Police believe the East Area Rapist killed Brian and Katie Maggiore after the couple — who were walking their dog at the time — spotted him before he broke into a home in Rancho Cordova, California, just outside Sacramento, in February 1978. Those were his first known homicides.
“We thought he would never stop, but then two months after the Maggiore homicides, the East Area Rapist left our jurisdiction. It was like he disappeared in thin air,” said Carol Daly, a retired detective from the Sacramento County Sheriff’s Department.
That’s when a serial attacker began terrorizing Santa Barbara County, California — more than 300 miles south of Sacramento. Police didn’t realize it at the time, but the attacker’s crimes fit the same pattern as Sacramento’s East Area Rapist. He attacked women and couples across Southern California from December 1979 to May 1986, and became known there as the Original Night Stalker.

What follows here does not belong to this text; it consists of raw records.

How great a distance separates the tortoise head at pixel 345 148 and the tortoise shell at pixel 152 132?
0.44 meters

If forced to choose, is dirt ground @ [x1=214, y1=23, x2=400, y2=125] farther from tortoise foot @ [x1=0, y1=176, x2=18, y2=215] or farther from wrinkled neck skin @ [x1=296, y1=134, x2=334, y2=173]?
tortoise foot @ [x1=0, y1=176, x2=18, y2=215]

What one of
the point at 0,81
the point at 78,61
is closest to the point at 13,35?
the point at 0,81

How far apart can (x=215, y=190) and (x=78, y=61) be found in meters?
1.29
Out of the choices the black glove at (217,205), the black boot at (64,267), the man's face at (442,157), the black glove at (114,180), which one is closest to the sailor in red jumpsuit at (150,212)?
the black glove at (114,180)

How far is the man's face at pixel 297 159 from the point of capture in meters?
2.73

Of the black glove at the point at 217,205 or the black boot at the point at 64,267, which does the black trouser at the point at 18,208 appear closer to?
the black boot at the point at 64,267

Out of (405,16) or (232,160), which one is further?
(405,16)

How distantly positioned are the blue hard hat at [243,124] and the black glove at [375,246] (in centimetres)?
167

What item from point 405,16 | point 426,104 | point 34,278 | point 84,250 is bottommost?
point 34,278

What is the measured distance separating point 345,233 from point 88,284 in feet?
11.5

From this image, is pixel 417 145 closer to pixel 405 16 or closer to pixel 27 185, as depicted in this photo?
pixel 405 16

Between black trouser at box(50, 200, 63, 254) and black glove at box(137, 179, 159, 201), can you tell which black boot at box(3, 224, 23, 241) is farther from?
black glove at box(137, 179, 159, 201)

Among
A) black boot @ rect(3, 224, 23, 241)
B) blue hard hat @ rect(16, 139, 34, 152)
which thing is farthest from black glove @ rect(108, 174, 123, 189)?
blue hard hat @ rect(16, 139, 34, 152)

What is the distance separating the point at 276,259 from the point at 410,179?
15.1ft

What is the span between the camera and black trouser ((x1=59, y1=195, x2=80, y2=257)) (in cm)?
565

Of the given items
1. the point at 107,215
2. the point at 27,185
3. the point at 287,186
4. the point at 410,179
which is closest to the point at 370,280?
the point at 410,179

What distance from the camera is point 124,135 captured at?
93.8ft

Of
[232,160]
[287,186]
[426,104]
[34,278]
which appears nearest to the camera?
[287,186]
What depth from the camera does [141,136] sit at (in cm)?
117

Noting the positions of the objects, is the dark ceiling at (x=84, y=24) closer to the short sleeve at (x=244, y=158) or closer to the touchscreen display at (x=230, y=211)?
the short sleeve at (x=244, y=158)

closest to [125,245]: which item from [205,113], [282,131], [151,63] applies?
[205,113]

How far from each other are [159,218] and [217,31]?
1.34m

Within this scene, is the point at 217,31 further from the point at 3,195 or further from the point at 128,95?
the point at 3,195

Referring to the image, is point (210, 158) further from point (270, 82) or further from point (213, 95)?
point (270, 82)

“These cases are some of the most horrific I’ve had to investigate,” said Erika Hutchcraft, an investigator for the Orange County District Attorney’s Office. “They’re not a one-time, you know, crime of passion, but these are almost passionless crimes. Very cold, very violent.”
Even with such distance between Sacramento and Southern California, detectives in the north who heard about the Original Night Stalker believed he was the same perpetrator as the East Area Rapist.
“Over the years, we heard of homicides down in Southern California, and we thought it was the East Area Rapist,” said Larry Crompton, retired detective for Contra Costa County Sheriff’s Department. “But he would not leave fingerprints, so we could not prove, other than his M.O., that he was the same person. We did not know anything about DNA.”
Once DNA tests were available to investigators, they were able to confirm the same man committed three of the attacks that had previously been blamed on the so-called East Area Rapist, according to Paul Holes, who investigated the case for the Contra Costa County District Attorney’s Office.
“That’s when I reached out to Orange County” in Southern California, he says, “just to see, you know, if the East Area Rapist DNA was a match with the Original Night Stalker.”
In 2001, DNA evidence determined the East Area Rapist was the same offender as the Original Night Stalker.
In 2016 — 40 years after his first attack — the FBI offered a $50,000 reward for any information that could lead to his arrest and conviction.
“The sheriff’s department never gave up on this investigation,” Detective Paul Belli of the Sacramento County Sheriff’s Department said at the time. “This person ruined a great number of lives, and he should be held accountable.”
The FBI describes him as a white male, close to 6 feet tall, with blond or light brown hair.
“We have his DNA,” said Holes. “If we find the right guy, we will know we got the Golden State Killer. This is a solvable case.”
Note: Unless stated otherwise, the interviews from this story came from the HLN series “Unmasking A Killer.”